Court Opinion

ID: 9429773
Source: CourtListenerOpinion
Date Created: 2023-08-02 23:27:50.622654+00
Date Added: 2024-06-11T17:23:21.514788
License: Public Domain

Justice Brennan,
dissenting.
I fully agree with Justice White that under the analysis developed by the Court in such cases as United States v. Janis, 428 U. S. 433 (1976), and United States v. Calandra, 414 U. S. 338 (1974), the exclusionary rule must apply in civil deportation proceedings. However, for the reasons set forth today in my dissenting opinion in United States v. Leon, ante, p. 897, I believe the basis for the exclúsionary rule does not derive from its effectiveness as a deterrent, but is instead found in the requirements of the Fourth Amendment itself. My view of the exclusionary rule would, of course, require affirmance of the Court of Appeals.

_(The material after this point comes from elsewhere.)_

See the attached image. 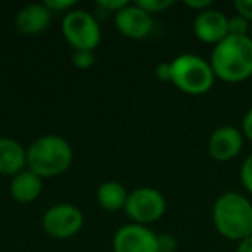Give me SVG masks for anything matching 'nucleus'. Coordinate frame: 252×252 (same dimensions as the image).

In this case, federal law enforcement officers arrested respondents Sandoval-Sanchez and Lopez-Mendoza in violation of their Fourth Amendment rights. The subsequent admission of any evidence secured pursuant to these unlawful arrests *1052in civil deportation proceedings would, in my view, also infringe those rights. The Government of the United States bears an obligation to obey the Fourth Amendment; that obligation is not lifted simply because the law enforcement officers were agents of the Immigration and Naturalization Service, nor because the evidence obtained by those officers was to be used in civil deportation proceedings.